Our trauma, grief, rage - when we send these things towards others we create relationships that are fraught. No matter how sick we are I believe it is important to keep this in mind. The traumatized self feels abandoned. And the way through is a combination, an understanding of what we have created and deep healing work that helps us see where our possibilities have been thwarted and our beings wounded. Deep healing work that helps us put ourselves back together a piece at a time.

There are of course people who are beyond helping themselves. These people deserve our compassion. And the fact that these levels of trauma exist should not distract us from what the readers of this blog are capable of doing.

People turn away from us when we are in pain because they fear their own fragility.

We often avoid our own fragility by externalizing and blaming rather than looking inside. Our attention should be towards our own pain.

Our relationships need tending. If we have been hurt we will hurt others.

No matter how sick we are we can work towards responsibility for ourselves.

And it is through this moment by moment responsibility for ourselves, love for ourselves, attention to our healing - it is through this work that we become able to bear the pain of others.
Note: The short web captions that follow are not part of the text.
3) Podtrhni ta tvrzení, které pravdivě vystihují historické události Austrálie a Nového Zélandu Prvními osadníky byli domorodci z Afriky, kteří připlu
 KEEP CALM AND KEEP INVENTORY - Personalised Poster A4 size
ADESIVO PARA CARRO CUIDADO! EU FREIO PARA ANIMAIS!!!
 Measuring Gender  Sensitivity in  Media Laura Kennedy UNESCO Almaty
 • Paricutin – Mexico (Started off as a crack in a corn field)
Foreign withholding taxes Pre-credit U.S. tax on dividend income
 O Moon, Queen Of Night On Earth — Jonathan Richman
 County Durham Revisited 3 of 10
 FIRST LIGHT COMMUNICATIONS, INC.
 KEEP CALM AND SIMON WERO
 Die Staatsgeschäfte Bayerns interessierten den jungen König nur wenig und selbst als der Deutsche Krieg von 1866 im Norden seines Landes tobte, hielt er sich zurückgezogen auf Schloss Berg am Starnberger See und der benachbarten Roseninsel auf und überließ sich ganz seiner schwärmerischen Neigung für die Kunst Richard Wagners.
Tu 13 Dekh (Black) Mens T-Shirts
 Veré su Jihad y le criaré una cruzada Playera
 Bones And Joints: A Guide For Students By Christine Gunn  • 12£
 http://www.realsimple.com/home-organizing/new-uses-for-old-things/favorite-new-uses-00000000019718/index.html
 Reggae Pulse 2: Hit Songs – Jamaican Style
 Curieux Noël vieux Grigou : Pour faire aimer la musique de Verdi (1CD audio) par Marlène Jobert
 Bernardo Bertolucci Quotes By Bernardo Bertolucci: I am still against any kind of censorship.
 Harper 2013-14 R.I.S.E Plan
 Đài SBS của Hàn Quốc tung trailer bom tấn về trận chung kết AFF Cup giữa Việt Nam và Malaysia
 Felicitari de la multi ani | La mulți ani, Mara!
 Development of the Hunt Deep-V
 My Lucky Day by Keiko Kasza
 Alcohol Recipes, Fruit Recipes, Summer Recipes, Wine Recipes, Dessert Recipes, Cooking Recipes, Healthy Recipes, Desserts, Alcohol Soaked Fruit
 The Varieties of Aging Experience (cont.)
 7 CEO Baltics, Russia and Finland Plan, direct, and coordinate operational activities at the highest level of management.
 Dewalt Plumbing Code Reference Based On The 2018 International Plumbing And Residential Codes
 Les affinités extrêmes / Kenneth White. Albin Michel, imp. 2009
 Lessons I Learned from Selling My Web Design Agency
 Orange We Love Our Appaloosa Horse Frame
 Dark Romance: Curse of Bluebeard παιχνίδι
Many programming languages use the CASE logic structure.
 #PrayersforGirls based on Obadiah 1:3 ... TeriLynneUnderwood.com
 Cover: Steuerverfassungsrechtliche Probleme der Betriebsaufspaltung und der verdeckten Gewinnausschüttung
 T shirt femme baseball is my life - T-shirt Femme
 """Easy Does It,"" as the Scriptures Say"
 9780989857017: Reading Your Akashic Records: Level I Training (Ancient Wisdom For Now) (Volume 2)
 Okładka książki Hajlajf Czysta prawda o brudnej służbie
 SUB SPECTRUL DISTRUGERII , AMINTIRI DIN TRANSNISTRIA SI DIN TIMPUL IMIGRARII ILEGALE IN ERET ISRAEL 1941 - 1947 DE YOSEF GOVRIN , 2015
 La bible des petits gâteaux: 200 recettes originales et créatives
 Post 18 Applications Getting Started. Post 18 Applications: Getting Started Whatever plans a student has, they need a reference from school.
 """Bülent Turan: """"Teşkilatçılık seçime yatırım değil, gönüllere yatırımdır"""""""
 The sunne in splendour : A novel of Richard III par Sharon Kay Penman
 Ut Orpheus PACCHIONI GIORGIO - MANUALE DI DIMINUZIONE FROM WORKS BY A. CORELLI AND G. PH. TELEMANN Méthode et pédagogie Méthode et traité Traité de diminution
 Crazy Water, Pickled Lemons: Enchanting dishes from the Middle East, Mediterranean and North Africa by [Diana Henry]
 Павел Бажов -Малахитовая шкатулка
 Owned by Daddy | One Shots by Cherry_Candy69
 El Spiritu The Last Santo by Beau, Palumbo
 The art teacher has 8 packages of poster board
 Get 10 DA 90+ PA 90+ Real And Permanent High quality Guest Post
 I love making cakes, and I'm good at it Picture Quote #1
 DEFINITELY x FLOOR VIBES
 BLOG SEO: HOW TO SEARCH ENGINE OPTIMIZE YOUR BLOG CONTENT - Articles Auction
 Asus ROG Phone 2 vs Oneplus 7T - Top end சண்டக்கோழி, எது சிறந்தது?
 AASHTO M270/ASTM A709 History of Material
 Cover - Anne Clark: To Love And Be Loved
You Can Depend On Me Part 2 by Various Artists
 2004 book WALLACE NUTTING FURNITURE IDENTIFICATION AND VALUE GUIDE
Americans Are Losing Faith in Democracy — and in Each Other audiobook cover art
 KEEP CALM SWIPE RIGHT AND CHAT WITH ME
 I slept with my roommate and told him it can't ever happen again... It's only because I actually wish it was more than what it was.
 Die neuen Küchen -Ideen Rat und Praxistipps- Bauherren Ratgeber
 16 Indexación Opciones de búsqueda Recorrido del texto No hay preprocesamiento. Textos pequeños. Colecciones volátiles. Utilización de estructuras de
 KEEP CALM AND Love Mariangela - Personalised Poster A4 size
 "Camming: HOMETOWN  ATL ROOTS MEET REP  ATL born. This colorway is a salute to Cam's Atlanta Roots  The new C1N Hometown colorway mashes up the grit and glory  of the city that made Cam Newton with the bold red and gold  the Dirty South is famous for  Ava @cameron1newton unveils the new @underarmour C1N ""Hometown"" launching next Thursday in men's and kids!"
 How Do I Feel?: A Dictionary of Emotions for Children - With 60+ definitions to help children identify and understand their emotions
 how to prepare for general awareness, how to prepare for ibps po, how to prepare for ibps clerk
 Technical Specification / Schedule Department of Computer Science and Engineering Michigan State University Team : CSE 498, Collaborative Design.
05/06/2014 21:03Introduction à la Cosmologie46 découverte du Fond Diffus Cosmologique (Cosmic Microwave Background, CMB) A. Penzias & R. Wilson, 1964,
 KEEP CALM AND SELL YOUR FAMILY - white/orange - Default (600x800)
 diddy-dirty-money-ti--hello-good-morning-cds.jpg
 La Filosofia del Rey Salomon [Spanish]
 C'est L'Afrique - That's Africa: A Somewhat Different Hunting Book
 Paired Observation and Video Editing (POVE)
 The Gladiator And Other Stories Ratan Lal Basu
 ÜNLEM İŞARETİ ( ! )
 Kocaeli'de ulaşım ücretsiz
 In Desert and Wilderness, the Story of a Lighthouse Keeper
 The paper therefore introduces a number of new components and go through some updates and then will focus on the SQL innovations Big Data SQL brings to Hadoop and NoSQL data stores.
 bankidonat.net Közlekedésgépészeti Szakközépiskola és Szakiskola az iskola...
So if we want to use the word stigma, stigma is resolved through healing. Which is to say that stigma is resolved through feeling a whole lot of feelings that are difficult to feel. By saying a whole lot of things that are difficult to say. And by working to put ourselves back together through the wealth of resources available to us online and beyond (I will have more to say on this soon).

There is no such thing as stigma. There is only pain.

Heart breaking, soul-sobbing pain.

There is no such thing as stigma. There is only fear.

Shaking like a leaf, gut-disturbing fear.

There is no such thing as stigma.

There is only you, and me, and the way that we are in the world.

There is no such thing as stigma.

There is only what you do after you read this article. And what you allow yourself to feel.